Your task is to retype the listing word for word.

[[ DATA UNDER STUDY, beginning ]]

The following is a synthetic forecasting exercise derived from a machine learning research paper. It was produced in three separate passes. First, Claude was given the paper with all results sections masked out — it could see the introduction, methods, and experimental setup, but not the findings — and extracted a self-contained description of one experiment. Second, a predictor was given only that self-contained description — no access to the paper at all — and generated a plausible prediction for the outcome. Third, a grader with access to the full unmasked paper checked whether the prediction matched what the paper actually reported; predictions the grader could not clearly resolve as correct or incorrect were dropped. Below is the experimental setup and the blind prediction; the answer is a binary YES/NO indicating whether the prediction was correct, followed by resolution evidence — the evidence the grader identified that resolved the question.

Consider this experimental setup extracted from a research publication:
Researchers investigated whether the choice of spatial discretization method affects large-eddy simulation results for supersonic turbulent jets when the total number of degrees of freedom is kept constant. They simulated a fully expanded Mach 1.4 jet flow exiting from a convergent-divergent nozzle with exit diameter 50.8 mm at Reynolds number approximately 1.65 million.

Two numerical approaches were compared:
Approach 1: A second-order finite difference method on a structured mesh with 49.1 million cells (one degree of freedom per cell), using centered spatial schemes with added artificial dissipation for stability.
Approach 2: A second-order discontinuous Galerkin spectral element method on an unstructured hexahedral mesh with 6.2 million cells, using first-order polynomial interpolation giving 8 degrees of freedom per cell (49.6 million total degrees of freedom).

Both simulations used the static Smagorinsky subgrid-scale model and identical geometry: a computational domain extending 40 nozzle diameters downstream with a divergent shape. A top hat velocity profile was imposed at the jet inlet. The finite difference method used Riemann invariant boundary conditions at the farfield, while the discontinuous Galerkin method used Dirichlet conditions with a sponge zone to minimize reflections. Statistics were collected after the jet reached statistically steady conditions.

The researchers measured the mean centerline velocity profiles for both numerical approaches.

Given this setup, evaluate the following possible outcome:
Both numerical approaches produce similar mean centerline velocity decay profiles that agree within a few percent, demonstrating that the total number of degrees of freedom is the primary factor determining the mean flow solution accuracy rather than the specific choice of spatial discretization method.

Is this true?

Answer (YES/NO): YES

[[ DATA UNDER STUDY, end ]]

→ **TASK SOLUTION**:
The following is a synthetic forecasting exercise derived from a machine learning research paper. It was produced in three separate passes. First, Claude was given the paper with all results sections masked out — it could see the introduction, methods, and experimental setup, but not the findings — and extracted a self-contained description of one experiment. Second, a predictor was given only that self-contained description — no access to the paper at all — and generated a plausible prediction for the outcome. Third, a grader with access to the full unmasked paper checked whether the prediction matched what the paper actually reported; predictions the grader could not clearly resolve as correct or incorrect were dropped. Below is the experimental setup and the blind prediction; the answer is a binary YES/NO indicating whether the prediction was correct, followed by resolution evidence — the evidence the grader identified that resolved the question.

Consider this experimental setup extracted from a research publication:
Researchers investigated whether the choice of spatial discretization method affects large-eddy simulation results for supersonic turbulent jets when the total number of degrees of freedom is kept constant. They simulated a fully expanded Mach 1.4 jet flow exiting from a convergent-divergent nozzle with exit diameter 50.8 mm at Reynolds number approximately 1.65 million.

Two numerical approaches were compared:
Approach 1: A second-order finite difference method on a structured mesh with 49.1 million cells (one degree of freedom per cell), using centered spatial schemes with added artificial dissipation for stability.
Approach 2: A second-order discontinuous Galerkin spectral element method on an unstructured hexahedral mesh with 6.2 million cells, using first-order polynomial interpolation giving 8 degrees of freedom per cell (49.6 million total degrees of freedom).

Both simulations used the static Smagorinsky subgrid-scale model and identical geometry: a computational domain extending 40 nozzle diameters downstream with a divergent shape. A top hat velocity profile was imposed at the jet inlet. The finite difference method used Riemann invariant boundary conditions at the farfield, while the discontinuous Galerkin method used Dirichlet conditions with a sponge zone to minimize reflections. Statistics were collected after the jet reached statistically steady conditions.

The researchers measured the mean centerline velocity profiles for both numerical approaches.

Given this setup, evaluate the following possible outcome:
Both numerical approaches produce similar mean centerline velocity decay profiles that agree within a few percent, demonstrating that the total number of degrees of freedom is the primary factor determining the mean flow solution accuracy rather than the specific choice of spatial discretization method.

Is this true?

Answer (YES/NO): YES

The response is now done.